Whatever your writing level, whatever your genre, there’s something for you at the SDSU Writers’ Conference. The 33rd annual conference is Jan. 20-22, 2017 at the San Diego Marriott Mission Valley, with award-winning, best-selling, and thrilling keynote speakers R.L. Stine, J.A. Jance, and Jonathan Maberry. Learn from their insights, and the expertise offered in 40+ workshops on the craft and the business of writing.
Best of all, get direct feedback on your writing (Advance Reading) and pitch (Consultation) with up to five agents or editors of your choice. The SDSU Writers’ Conference was among the first to pioneer these 1:1 appointments, giving you unprecedented access to top-tier publishing professionals — many of whom interact with unpublished authors only through conferences.
The distinguished faculty this year includes Melissa Edwards, an agent with Stonesong literary agency in New York:
1. What’s the best advice you can give to writers who are polishing their pitches, query letters and first 10 pages of their manuscripts in preparation for the upcoming SDSU Writers’ Conference?
Research, research, research. You can never know too much or be too prepared. Look up the wish lists of the agents and editors you’re planning to meet. “The More You Know” is more than just a very useable gif; it’s a way of life.

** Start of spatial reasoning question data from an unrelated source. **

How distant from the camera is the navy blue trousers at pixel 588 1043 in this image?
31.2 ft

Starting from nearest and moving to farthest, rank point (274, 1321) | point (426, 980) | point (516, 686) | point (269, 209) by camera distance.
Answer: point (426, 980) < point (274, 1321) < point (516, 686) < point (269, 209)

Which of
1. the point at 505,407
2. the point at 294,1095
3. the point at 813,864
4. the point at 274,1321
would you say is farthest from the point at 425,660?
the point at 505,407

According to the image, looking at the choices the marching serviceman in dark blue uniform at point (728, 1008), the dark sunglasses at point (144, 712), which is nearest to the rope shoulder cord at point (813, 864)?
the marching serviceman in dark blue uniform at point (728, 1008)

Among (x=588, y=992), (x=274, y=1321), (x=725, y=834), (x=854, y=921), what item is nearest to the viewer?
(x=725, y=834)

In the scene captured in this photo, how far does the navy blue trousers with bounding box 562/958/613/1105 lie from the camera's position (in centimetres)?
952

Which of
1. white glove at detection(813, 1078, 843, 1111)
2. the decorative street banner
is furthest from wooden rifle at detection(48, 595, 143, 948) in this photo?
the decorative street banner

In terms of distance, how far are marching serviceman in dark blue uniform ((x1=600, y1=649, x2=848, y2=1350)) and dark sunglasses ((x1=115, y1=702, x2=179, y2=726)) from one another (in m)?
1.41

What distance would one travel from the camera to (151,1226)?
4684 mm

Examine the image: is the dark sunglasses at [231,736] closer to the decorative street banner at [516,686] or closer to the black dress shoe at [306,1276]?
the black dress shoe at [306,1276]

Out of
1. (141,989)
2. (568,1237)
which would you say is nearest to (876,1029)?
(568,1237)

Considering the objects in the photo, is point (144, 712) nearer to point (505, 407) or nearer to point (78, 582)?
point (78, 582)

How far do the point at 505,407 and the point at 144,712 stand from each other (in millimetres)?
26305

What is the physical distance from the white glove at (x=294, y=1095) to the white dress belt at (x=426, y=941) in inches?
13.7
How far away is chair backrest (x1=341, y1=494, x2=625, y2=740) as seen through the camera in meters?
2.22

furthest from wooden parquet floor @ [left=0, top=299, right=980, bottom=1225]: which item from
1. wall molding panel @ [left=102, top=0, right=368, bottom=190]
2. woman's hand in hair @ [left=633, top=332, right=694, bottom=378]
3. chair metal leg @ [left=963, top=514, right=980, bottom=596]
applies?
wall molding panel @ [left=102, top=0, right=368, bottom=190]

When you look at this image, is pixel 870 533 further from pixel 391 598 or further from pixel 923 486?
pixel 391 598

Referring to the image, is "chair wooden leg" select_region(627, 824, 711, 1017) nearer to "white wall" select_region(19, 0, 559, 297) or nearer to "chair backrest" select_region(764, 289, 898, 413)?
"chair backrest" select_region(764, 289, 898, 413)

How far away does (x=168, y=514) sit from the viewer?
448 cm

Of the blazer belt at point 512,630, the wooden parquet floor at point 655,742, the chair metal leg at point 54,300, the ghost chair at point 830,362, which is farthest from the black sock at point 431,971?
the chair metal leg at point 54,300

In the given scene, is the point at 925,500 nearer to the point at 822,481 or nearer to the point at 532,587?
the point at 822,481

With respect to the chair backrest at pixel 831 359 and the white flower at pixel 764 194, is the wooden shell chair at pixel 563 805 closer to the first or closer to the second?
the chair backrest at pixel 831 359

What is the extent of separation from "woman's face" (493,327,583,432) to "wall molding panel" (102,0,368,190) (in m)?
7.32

2. Can you share one of the best/worst opening lines from query letters you’ve received?
Worst: “This book doesn’t have what you’d call a plot.” That’s not going to work!
3. How did you make the transition from litigation attorney to literary agent?
When I was practicing law, I had this dreamy impression of being a literary agent — all author acknowledgements and beautiful prose in manuscript form. I emailed Harlan Coben’s agent (because I love him so) to ask her about her job. I wanted to know more practical information about the career itself. The timing worked out quite well, as she was looking for a new agency assistant. Regardless of my legal experience, I started from the bottom and learned about the industry from the ground up.
4. What’s the first book that spoke to you as a young reader?
My typical answer for this question is Ella Enchanted by Gail Carson Levine. It was the first time I could see a book play out in my head, like my own personal movie! But recently, I was bobbing around Amazon when I saw the cover for The View from Saturday by E.L. Konigsburg. It brought me back so intensely to childhood. I remember the particular experience of laughing along with the characters, and experiencing their pain, and wanting to remain close with them after the book ended. That’s what I want to find in middle grade now — those classic novels that express timeless themes in varied and interesting ways.
5. If you had to choose only one, what’s your favorite book?
Nope. (But if a gun is to my head Persuasion by Jane Austen.)
6. What do you hope to find at the 33rd Annual SDSU Writers’ Conference?
Of course, I hope to find clients who write incredibly beautiful prose, gripping plots, and life-like dialogue!